Intervista a Sam Bird, vincitore a Putraya in Formula E

pilotaDopo la sua vittoria nell’ePrix a Putrajaya, ci siamo incontrati con il pilota della Virgin Racing Sam Bird per conoscere i suoi pensieri …

Prima di tutto congratulazioni per la vittoria a Putrajaya. Brevemente ci racconta la gara …

“La gara da parte mia è andato liscia. In effetti, una volta andato in testa ho potuto concentrarmi sulla mia strategia e da lì è stata una gara abbastanza semplice per me e per il team Virgin Racing. Il pitstop è andato secondo i piani, penso che avremmo potuto avere un vantaggio molto più comodo se non ci fosse stato la seconda entrata della safety car”.

L’efficienza della batteria è un componente chiave in Formula E – sia a Pechino che a Putrajaya è entrato un giro più tardi rispetto alla maggior parte degli altri piloti, ma non è stato un danno per la velocità. C’è una ragione particolare di questo?

Non vedo che ci sia una ragione scientifica dietro questo, ho una strategia e lavoro con il mio ingegnere e ci atteniamo a questa strategia. Ma certamente è stato un bene che abbiamo potuto fare un giro extra a Putrajaya e avere ancora la velocità per farlo. Questo è testimonianza che sia io che il mio ingegnere abbiamo fatto un buon lavoro negli ultimi due mesi”.

E’ lo stile di guida individuale fare la differenza?

 

«Sì, certo, ogni pilota ha un approccio leggermente diverso. Sono stato in grado di adattare la mia guida per soddisfare questa vettura, ma c’è ancora spazio per migliorare. Penso che abbiamo trovato un modo per trattare l’unità della batteria, soprattutto in gara”.

 

C’era la preoccupazione che il caldo in sarebbe un vero banco di prova per l’auto, cosa ne pensa?

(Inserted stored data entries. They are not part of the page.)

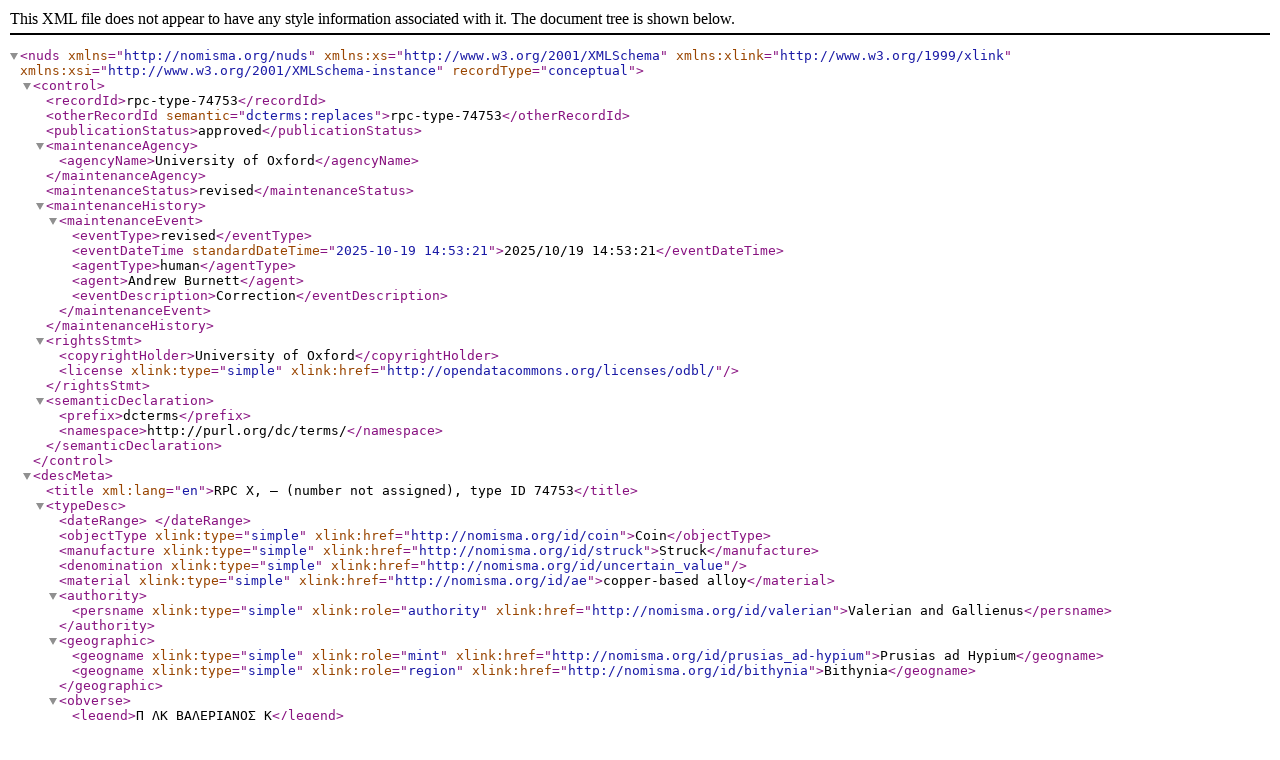

--- FILE ---
content_type: text/xml; charset=UTF-8
request_url: https://rpc.ashmus.ox.ac.uk/type/74753/xml
body_size: 744
content:
<nuds xmlns="http://nomisma.org/nuds" xmlns:xs="http://www.w3.org/2001/XMLSchema" xmlns:xlink="http://www.w3.org/1999/xlink" xmlns:xsi="http://www.w3.org/2001/XMLSchema-instance" recordType="conceptual">
<control>
<recordId>rpc-type-74753</recordId>
<otherRecordId semantic="dcterms:replaces">rpc-type-74753</otherRecordId>
<publicationStatus>approved</publicationStatus>
<maintenanceAgency>
<agencyName>University of Oxford</agencyName>
</maintenanceAgency>
<maintenanceStatus>revised</maintenanceStatus>
<maintenanceHistory>
<maintenanceEvent>
<eventType>revised</eventType>
<eventDateTime standardDateTime="2025-10-19 14:53:21">2025/10/19 14:53:21</eventDateTime>
<agentType>human</agentType>
<agent>Andrew Burnett</agent>
<eventDescription>Correction</eventDescription>
</maintenanceEvent>
</maintenanceHistory>
<rightsStmt>
<copyrightHolder>University of Oxford</copyrightHolder>
<license xlink:type="simple" xlink:href="http://opendatacommons.org/licenses/odbl/"/>
</rightsStmt>
<semanticDeclaration>
<prefix>dcterms</prefix>
<namespace>http://purl.org/dc/terms/</namespace>
</semanticDeclaration>
</control>
<descMeta>
<title xml:lang="en">RPC X, — (number not assigned), type ID 74753</title>
<typeDesc>
<dateRange>
</dateRange>
<objectType xlink:type="simple" xlink:href="http://nomisma.org/id/coin">Coin</objectType>
<manufacture xlink:type="simple" xlink:href="http://nomisma.org/id/struck">Struck</manufacture>
<denomination xlink:type="simple" xlink:href="http://nomisma.org/id/uncertain_value"></denomination>
<material xlink:type="simple" xlink:href="http://nomisma.org/id/ae">copper-based alloy</material>
<authority>
<persname xlink:type="simple" xlink:role="authority" xlink:href="http://nomisma.org/id/valerian">Valerian and Gallienus</persname>
</authority>
<geographic>
<geogname xlink:type="simple" xlink:role="mint" xlink:href="http://nomisma.org/id/prusias_ad-hypium">Prusias ad Hypium</geogname>
<geogname xlink:type="simple" xlink:role="region" xlink:href="http://nomisma.org/id/bithynia">Bithynia</geogname>
</geographic>
<obverse>
<legend>Π ΛΚ ΒΑΛΕΡΙΑΝΟΣ Κ</legend>
<type>
<description xml:lang="en">bare-headed draped and cuirassed bust of Valerian II, right, seen from rear</description>
</type>
<persname xlink:type="simple" xlink:role="portrait" xlink:href="http://nomisma.org/id/valerian_ii">Valerian II</persname>
</obverse>
<reverse>
<legend>ΠΡΟΥΣΙΕΑΝ ΠΡΟΣ ΥΠΙΩ</legend>
<type>
<description xml:lang="en">confronted male busts (the Dioscuri, wearing pilei?)
</description>
</type>
</reverse>
</typeDesc>
</descMeta>
</nuds>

“Abbiamo certamente visto la temperatura della batteria più elevate di quanto avremmo voluto durante la gara e quindi abbiamo dovuto gestire tutto. Credo che le vetture si sono comportate molto bene soprattutto su un circuito irregolare e aggressivo che ha testato le sospensioni e la trasmissione”.

 

Correre su circuiti stradali significa che qualificarsi in alto nella griglia è importante. Ritiene che la lotteria della qualificazione possa cambiare il risultato finale, come lei ha ricordato a Putrajaya … il percorso aumenta il suo grip dalle qualifiche alla gara?

“Pensavo prima di questo fine settimana che il gruppo quattro fosse sempre favorito per segnare la pole ed i tempi più veloci. In realtà la temperatura della pista ha avuto un’escalation massiccia in modo da essere per l’ultimo gruppo in realtà uno svantaggio. Penso che cambierà tutto l’anno e dipende anche dalle condizioni meteo e della pioggia”.

 

C’è stata una grande gara dopo il riavvio della safety car tra lei e Oriol Servia, pensa di assaporare l’elemento corse sulle strada nella Formula E?

“A me  sicuramente piace, ma credo che tutti sentono lo stesso. I circuiti cittadini sono qualcosa che ho fatto molto bene in passato in tutta la mia carriera. Non vedo un motivo per cui questo dovrebbe cambiare ora che sono in Formula E. Stò godendo molto l’elemento circuito cittadino”.

Nel complesso qual è la sua opinione sulla pista in Putrajaya?

“Ho pensato che fosse un grande evento in un circuito più convenzionale. Aveva ondulazioni e carattere … c’erano un paio di curve, con dossi importanti. Io sono un grande fan ma aiuta, ovviamente, se hai vinto! Penso di parlare a nome di tutti quando dico che è stato un evento di incredibile successo”.

Guardando avanti alla prossima gara, hai avuto la possibilità di guardare il tracciato di Punta del Este?

“Non ho davvero visto troppo del circuito, ma di sicuro farò delle prove prima di andarci”.

Ora è secondo nel campionato a tre punti da Lucas di Grassi. Riuscirà a mantenere lo slancio nelle prossime gare?

“Spero di sì, ci sono stato lì due gare di fila ora e c’è ovviamente una ragione per questo. Mi piacerebbe pensare che possiamo continuare su questa strada. Il vincitore di questo campionato sarà qualcuno che finirà tutte le gare a punti e sarà ovviamente molto regolare. I punti sul tabellone sono fondamentali ma è troppo presto per cominciare a parlare di campionato”.